Soybeans farmers in southwestern Iowa are engaged in a frustrating battle with a new pest called soybean gall midge. Last week concerned growers gathered at the Iowa State University (ISU) Armstrong Research Farm near Lewis, Iowa, to learn more about the insect.
Erin Hodgson, ISU Extension entomologist, said concrete answers on how to stop the tiny, yield-robbing pests are still few and far between. The gall midge was first reported in 2011 in Nebraska and has spread in both intensity and distribution. In Nebraska, some call the pest orange gall midge.
The gall midge begins life as a small, fragile fly that goes through a complete metamorphosis (egg, larva, pupa, adult). Females appear to lay eggs into the base stems of soybean plants. The resulting orange colored larvae feed on the vascular tissue within the stem, weakening plants and lowering yields, Hodgson said.
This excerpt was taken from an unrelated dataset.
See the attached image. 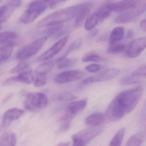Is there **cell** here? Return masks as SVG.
Listing matches in <instances>:
<instances>
[{"label":"cell","mask_w":146,"mask_h":146,"mask_svg":"<svg viewBox=\"0 0 146 146\" xmlns=\"http://www.w3.org/2000/svg\"><path fill=\"white\" fill-rule=\"evenodd\" d=\"M145 132H138L131 136L128 140L125 146H140L145 141Z\"/></svg>","instance_id":"obj_20"},{"label":"cell","mask_w":146,"mask_h":146,"mask_svg":"<svg viewBox=\"0 0 146 146\" xmlns=\"http://www.w3.org/2000/svg\"><path fill=\"white\" fill-rule=\"evenodd\" d=\"M101 57L94 52H89L84 54L82 58L83 62H99L101 61Z\"/></svg>","instance_id":"obj_30"},{"label":"cell","mask_w":146,"mask_h":146,"mask_svg":"<svg viewBox=\"0 0 146 146\" xmlns=\"http://www.w3.org/2000/svg\"><path fill=\"white\" fill-rule=\"evenodd\" d=\"M17 38V35L12 31H5L0 33V45L13 43Z\"/></svg>","instance_id":"obj_24"},{"label":"cell","mask_w":146,"mask_h":146,"mask_svg":"<svg viewBox=\"0 0 146 146\" xmlns=\"http://www.w3.org/2000/svg\"><path fill=\"white\" fill-rule=\"evenodd\" d=\"M140 28L142 31L145 32L146 31V19H143L140 24Z\"/></svg>","instance_id":"obj_40"},{"label":"cell","mask_w":146,"mask_h":146,"mask_svg":"<svg viewBox=\"0 0 146 146\" xmlns=\"http://www.w3.org/2000/svg\"><path fill=\"white\" fill-rule=\"evenodd\" d=\"M143 89L138 86L122 91L113 99L108 108L105 118L110 122L121 120L135 108L141 98Z\"/></svg>","instance_id":"obj_1"},{"label":"cell","mask_w":146,"mask_h":146,"mask_svg":"<svg viewBox=\"0 0 146 146\" xmlns=\"http://www.w3.org/2000/svg\"><path fill=\"white\" fill-rule=\"evenodd\" d=\"M124 35V29L121 26L115 27L110 34L109 42L110 45L118 43L123 39Z\"/></svg>","instance_id":"obj_19"},{"label":"cell","mask_w":146,"mask_h":146,"mask_svg":"<svg viewBox=\"0 0 146 146\" xmlns=\"http://www.w3.org/2000/svg\"><path fill=\"white\" fill-rule=\"evenodd\" d=\"M85 73L78 70L66 71L59 73L55 76L54 81L58 84H64L77 81L84 76Z\"/></svg>","instance_id":"obj_10"},{"label":"cell","mask_w":146,"mask_h":146,"mask_svg":"<svg viewBox=\"0 0 146 146\" xmlns=\"http://www.w3.org/2000/svg\"><path fill=\"white\" fill-rule=\"evenodd\" d=\"M120 72L119 69L110 68L101 73L87 78L82 81V83L83 84H88L99 82L109 81L117 76Z\"/></svg>","instance_id":"obj_8"},{"label":"cell","mask_w":146,"mask_h":146,"mask_svg":"<svg viewBox=\"0 0 146 146\" xmlns=\"http://www.w3.org/2000/svg\"><path fill=\"white\" fill-rule=\"evenodd\" d=\"M102 125L97 127H90L76 133L72 135V146H86L92 139L102 132Z\"/></svg>","instance_id":"obj_4"},{"label":"cell","mask_w":146,"mask_h":146,"mask_svg":"<svg viewBox=\"0 0 146 146\" xmlns=\"http://www.w3.org/2000/svg\"><path fill=\"white\" fill-rule=\"evenodd\" d=\"M134 35V33L132 31L129 30L128 31V33H127V37L129 38H131V37H133Z\"/></svg>","instance_id":"obj_43"},{"label":"cell","mask_w":146,"mask_h":146,"mask_svg":"<svg viewBox=\"0 0 146 146\" xmlns=\"http://www.w3.org/2000/svg\"><path fill=\"white\" fill-rule=\"evenodd\" d=\"M141 1H108V6L112 11H125L136 8Z\"/></svg>","instance_id":"obj_13"},{"label":"cell","mask_w":146,"mask_h":146,"mask_svg":"<svg viewBox=\"0 0 146 146\" xmlns=\"http://www.w3.org/2000/svg\"><path fill=\"white\" fill-rule=\"evenodd\" d=\"M125 48L126 47L124 44L117 43L110 45L108 48L107 52L110 54H119L125 51Z\"/></svg>","instance_id":"obj_28"},{"label":"cell","mask_w":146,"mask_h":146,"mask_svg":"<svg viewBox=\"0 0 146 146\" xmlns=\"http://www.w3.org/2000/svg\"><path fill=\"white\" fill-rule=\"evenodd\" d=\"M13 43L5 45L0 48V64L6 61L11 56L13 52Z\"/></svg>","instance_id":"obj_23"},{"label":"cell","mask_w":146,"mask_h":146,"mask_svg":"<svg viewBox=\"0 0 146 146\" xmlns=\"http://www.w3.org/2000/svg\"><path fill=\"white\" fill-rule=\"evenodd\" d=\"M100 22V21L99 17L95 12L87 19L85 22L84 28L86 30H91Z\"/></svg>","instance_id":"obj_26"},{"label":"cell","mask_w":146,"mask_h":146,"mask_svg":"<svg viewBox=\"0 0 146 146\" xmlns=\"http://www.w3.org/2000/svg\"><path fill=\"white\" fill-rule=\"evenodd\" d=\"M146 48V37H142L133 40L130 43L125 51V55L130 58L138 57Z\"/></svg>","instance_id":"obj_11"},{"label":"cell","mask_w":146,"mask_h":146,"mask_svg":"<svg viewBox=\"0 0 146 146\" xmlns=\"http://www.w3.org/2000/svg\"><path fill=\"white\" fill-rule=\"evenodd\" d=\"M105 119V116L103 113L96 112L86 118L85 123L90 127H97L102 125Z\"/></svg>","instance_id":"obj_18"},{"label":"cell","mask_w":146,"mask_h":146,"mask_svg":"<svg viewBox=\"0 0 146 146\" xmlns=\"http://www.w3.org/2000/svg\"><path fill=\"white\" fill-rule=\"evenodd\" d=\"M108 1L104 2L100 7L97 11L96 12L99 17L100 22L108 17L111 12L108 8Z\"/></svg>","instance_id":"obj_25"},{"label":"cell","mask_w":146,"mask_h":146,"mask_svg":"<svg viewBox=\"0 0 146 146\" xmlns=\"http://www.w3.org/2000/svg\"><path fill=\"white\" fill-rule=\"evenodd\" d=\"M76 98V96L69 92H64L60 95L58 97L59 100L65 102L71 101Z\"/></svg>","instance_id":"obj_35"},{"label":"cell","mask_w":146,"mask_h":146,"mask_svg":"<svg viewBox=\"0 0 146 146\" xmlns=\"http://www.w3.org/2000/svg\"><path fill=\"white\" fill-rule=\"evenodd\" d=\"M23 109L12 108L7 111L4 113L2 118L3 125L4 126L8 125L11 122L19 119L24 113Z\"/></svg>","instance_id":"obj_16"},{"label":"cell","mask_w":146,"mask_h":146,"mask_svg":"<svg viewBox=\"0 0 146 146\" xmlns=\"http://www.w3.org/2000/svg\"><path fill=\"white\" fill-rule=\"evenodd\" d=\"M56 63H58V69H64L71 66L75 62V60L66 58L56 60Z\"/></svg>","instance_id":"obj_32"},{"label":"cell","mask_w":146,"mask_h":146,"mask_svg":"<svg viewBox=\"0 0 146 146\" xmlns=\"http://www.w3.org/2000/svg\"><path fill=\"white\" fill-rule=\"evenodd\" d=\"M81 45H82V41L80 39H78V40H76L72 42L71 43L70 45L68 47V48H67L66 51L64 54L58 59H61L66 58V57L70 53H71L72 51H74V50H76V49L80 48Z\"/></svg>","instance_id":"obj_31"},{"label":"cell","mask_w":146,"mask_h":146,"mask_svg":"<svg viewBox=\"0 0 146 146\" xmlns=\"http://www.w3.org/2000/svg\"><path fill=\"white\" fill-rule=\"evenodd\" d=\"M146 66H141L129 75L123 77L121 80L123 85L135 84L143 82L146 78Z\"/></svg>","instance_id":"obj_12"},{"label":"cell","mask_w":146,"mask_h":146,"mask_svg":"<svg viewBox=\"0 0 146 146\" xmlns=\"http://www.w3.org/2000/svg\"><path fill=\"white\" fill-rule=\"evenodd\" d=\"M29 64L28 62H26L25 60H22L20 63H19L17 66L13 68L12 70L11 71V72L13 74L18 73V72L20 73L23 71L29 68Z\"/></svg>","instance_id":"obj_34"},{"label":"cell","mask_w":146,"mask_h":146,"mask_svg":"<svg viewBox=\"0 0 146 146\" xmlns=\"http://www.w3.org/2000/svg\"><path fill=\"white\" fill-rule=\"evenodd\" d=\"M63 27V24L54 25L46 27V29L43 31V34L45 36H52L56 35L61 30Z\"/></svg>","instance_id":"obj_29"},{"label":"cell","mask_w":146,"mask_h":146,"mask_svg":"<svg viewBox=\"0 0 146 146\" xmlns=\"http://www.w3.org/2000/svg\"><path fill=\"white\" fill-rule=\"evenodd\" d=\"M47 39V37L44 36L25 46L17 53V58L22 61L26 60L35 55L42 48Z\"/></svg>","instance_id":"obj_6"},{"label":"cell","mask_w":146,"mask_h":146,"mask_svg":"<svg viewBox=\"0 0 146 146\" xmlns=\"http://www.w3.org/2000/svg\"><path fill=\"white\" fill-rule=\"evenodd\" d=\"M102 66L98 64H93L88 65L85 67V70L87 71L92 73H96L100 71L102 68Z\"/></svg>","instance_id":"obj_36"},{"label":"cell","mask_w":146,"mask_h":146,"mask_svg":"<svg viewBox=\"0 0 146 146\" xmlns=\"http://www.w3.org/2000/svg\"><path fill=\"white\" fill-rule=\"evenodd\" d=\"M2 24L0 23V30L1 29V27H2Z\"/></svg>","instance_id":"obj_44"},{"label":"cell","mask_w":146,"mask_h":146,"mask_svg":"<svg viewBox=\"0 0 146 146\" xmlns=\"http://www.w3.org/2000/svg\"><path fill=\"white\" fill-rule=\"evenodd\" d=\"M146 7V1H141L140 4L136 8L125 11L119 14L115 19L114 23L124 24L133 22L145 12Z\"/></svg>","instance_id":"obj_7"},{"label":"cell","mask_w":146,"mask_h":146,"mask_svg":"<svg viewBox=\"0 0 146 146\" xmlns=\"http://www.w3.org/2000/svg\"><path fill=\"white\" fill-rule=\"evenodd\" d=\"M17 141V136L15 133H13L11 136L9 141V146H16Z\"/></svg>","instance_id":"obj_38"},{"label":"cell","mask_w":146,"mask_h":146,"mask_svg":"<svg viewBox=\"0 0 146 146\" xmlns=\"http://www.w3.org/2000/svg\"><path fill=\"white\" fill-rule=\"evenodd\" d=\"M80 4L64 8L51 13L42 19L38 25L39 27H47L63 23L76 17Z\"/></svg>","instance_id":"obj_2"},{"label":"cell","mask_w":146,"mask_h":146,"mask_svg":"<svg viewBox=\"0 0 146 146\" xmlns=\"http://www.w3.org/2000/svg\"><path fill=\"white\" fill-rule=\"evenodd\" d=\"M48 7V1H32L20 17V22L24 24L31 23L44 12Z\"/></svg>","instance_id":"obj_3"},{"label":"cell","mask_w":146,"mask_h":146,"mask_svg":"<svg viewBox=\"0 0 146 146\" xmlns=\"http://www.w3.org/2000/svg\"><path fill=\"white\" fill-rule=\"evenodd\" d=\"M15 8L8 2L7 4L0 6V23H5L10 17Z\"/></svg>","instance_id":"obj_21"},{"label":"cell","mask_w":146,"mask_h":146,"mask_svg":"<svg viewBox=\"0 0 146 146\" xmlns=\"http://www.w3.org/2000/svg\"><path fill=\"white\" fill-rule=\"evenodd\" d=\"M34 73L31 71L22 72L18 76L7 79L4 82L5 84H9L13 82H20L23 83L29 84L34 82L35 79Z\"/></svg>","instance_id":"obj_15"},{"label":"cell","mask_w":146,"mask_h":146,"mask_svg":"<svg viewBox=\"0 0 146 146\" xmlns=\"http://www.w3.org/2000/svg\"><path fill=\"white\" fill-rule=\"evenodd\" d=\"M125 128H121L114 135L110 142L109 146H121L124 136Z\"/></svg>","instance_id":"obj_27"},{"label":"cell","mask_w":146,"mask_h":146,"mask_svg":"<svg viewBox=\"0 0 146 146\" xmlns=\"http://www.w3.org/2000/svg\"><path fill=\"white\" fill-rule=\"evenodd\" d=\"M98 32H99V31L97 29L92 31L89 34L88 37L89 38H92V37H94L96 36L97 35V34H98Z\"/></svg>","instance_id":"obj_41"},{"label":"cell","mask_w":146,"mask_h":146,"mask_svg":"<svg viewBox=\"0 0 146 146\" xmlns=\"http://www.w3.org/2000/svg\"><path fill=\"white\" fill-rule=\"evenodd\" d=\"M70 142L60 143L54 146H69Z\"/></svg>","instance_id":"obj_42"},{"label":"cell","mask_w":146,"mask_h":146,"mask_svg":"<svg viewBox=\"0 0 146 146\" xmlns=\"http://www.w3.org/2000/svg\"><path fill=\"white\" fill-rule=\"evenodd\" d=\"M69 40V36H65L58 41L52 46L43 53L38 58L39 61L47 60L56 56L64 46Z\"/></svg>","instance_id":"obj_14"},{"label":"cell","mask_w":146,"mask_h":146,"mask_svg":"<svg viewBox=\"0 0 146 146\" xmlns=\"http://www.w3.org/2000/svg\"><path fill=\"white\" fill-rule=\"evenodd\" d=\"M48 99L45 94L41 93H31L27 94L24 101V106L30 111H37L47 106Z\"/></svg>","instance_id":"obj_5"},{"label":"cell","mask_w":146,"mask_h":146,"mask_svg":"<svg viewBox=\"0 0 146 146\" xmlns=\"http://www.w3.org/2000/svg\"><path fill=\"white\" fill-rule=\"evenodd\" d=\"M1 1H0V3H1Z\"/></svg>","instance_id":"obj_45"},{"label":"cell","mask_w":146,"mask_h":146,"mask_svg":"<svg viewBox=\"0 0 146 146\" xmlns=\"http://www.w3.org/2000/svg\"><path fill=\"white\" fill-rule=\"evenodd\" d=\"M92 7L91 3H85L81 4L79 10L76 17L75 25L76 27L80 26L85 18L88 16Z\"/></svg>","instance_id":"obj_17"},{"label":"cell","mask_w":146,"mask_h":146,"mask_svg":"<svg viewBox=\"0 0 146 146\" xmlns=\"http://www.w3.org/2000/svg\"><path fill=\"white\" fill-rule=\"evenodd\" d=\"M9 136L7 133L3 134L0 137V146H9Z\"/></svg>","instance_id":"obj_37"},{"label":"cell","mask_w":146,"mask_h":146,"mask_svg":"<svg viewBox=\"0 0 146 146\" xmlns=\"http://www.w3.org/2000/svg\"><path fill=\"white\" fill-rule=\"evenodd\" d=\"M56 60L47 61L39 65L35 70L36 75H46L50 72L54 64H56Z\"/></svg>","instance_id":"obj_22"},{"label":"cell","mask_w":146,"mask_h":146,"mask_svg":"<svg viewBox=\"0 0 146 146\" xmlns=\"http://www.w3.org/2000/svg\"><path fill=\"white\" fill-rule=\"evenodd\" d=\"M14 8H18L22 5V1L18 0H12L7 1Z\"/></svg>","instance_id":"obj_39"},{"label":"cell","mask_w":146,"mask_h":146,"mask_svg":"<svg viewBox=\"0 0 146 146\" xmlns=\"http://www.w3.org/2000/svg\"><path fill=\"white\" fill-rule=\"evenodd\" d=\"M87 104V101L84 100L71 102L67 107L64 115L61 119L63 123H70L73 118L85 108Z\"/></svg>","instance_id":"obj_9"},{"label":"cell","mask_w":146,"mask_h":146,"mask_svg":"<svg viewBox=\"0 0 146 146\" xmlns=\"http://www.w3.org/2000/svg\"><path fill=\"white\" fill-rule=\"evenodd\" d=\"M34 86L37 88L42 87L47 82V77L46 75H36L34 81Z\"/></svg>","instance_id":"obj_33"}]
</instances>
In some cases, plant injury is not overly obvious — the plants may initially simply turn a lighter shade of green, she noted. Early feeding begins fairly close to the ground and continues to move higher on the main stem of the plant. Eventually severely infested plants die prematurely and easily snap off at the soil surface.
What makes the pest more challenging is the gall midge appears to have two to three overlapping generations per year. “They appear to be weak flyers, only moving as far as they have to, to lay their eggs,” Hodgson said. The pest typically infests the edges of the field first.
The pests are puzzling as they have not shown a consistent pattern, she said. They have been found in soybean fields with different row spacing, tillage, fertility and seed genetics.
Right now the gall midge is thought to be distributed in 18 western Iowa in counties along the Missouri River, according to Hodgson. Areas of Nebraska, South Dakota and Minnesota have also reported issues with the pest this year.
Hodgson said most likely the gall midge will spread to other areas such as central Iowa in the coming years.
Ryan Rusk, a farmer and seed dealer from Linn Grove, Iowa, said the gall midge issue in Buena Vista County doesn’t appear to be as bad this year as it has been over the previous two years in his area.
“There are some who wonder if they overwinter in the soil,” Rusk said. “But we rotate crops and they are still in the beans at the edges of these different fields.”
Fred Halverson, who also farms near Linn Grove, Iowa, said he has seen the pest take a toll on his soybean yields. Last year he watched the yield monitor register zero on the first pass of the combine in one 55-acre field. The second swath of the 25 ft. grain platform recorded a yield of 20 to 30 bushel per acre. It wasn’t until the third pass — about 75 ft. into the field, that the monitor began to show what the field ultimately averaged — about 55 bpa range.
Farmers attending the meeting peppered Hodgson with questions, but she cautioned that scientists are still in the investigative stage with the pest. Was weather to blame? Hodgson doesn’t think so, as some growers struggling with the pest had dry growing seasons, while others had wet weather.
Killing adult female gall midge before they lay the eggs into the base stem of the plant would seem a logical solution, but Hodgson said that strategy hasn’t proven effective. You might kill some adults, but she noted that there would still be other females flying about and nothing can touch the larvae once in the stem.
Hodgson was asked if planting all corn might be an answer. While she was not advocating that as a practice, this could be a short-term management solution, she said.
In the past, there have been parallels drawn between hail damage and gall midge. However, Hodgson said many fields in western Iowa that have gall midge present this year did not have hail events.
Hodgson added that gall midge appears not to have any natural enemies. So why is the problem showing up now? “Pests take advantage of what is available to them and the state of Iowa has many acres of soybeans available to them,” she said.
Growers are being advised to contact Extension educators if they see evidence of gall midge to help gain more information of the scope of the pest.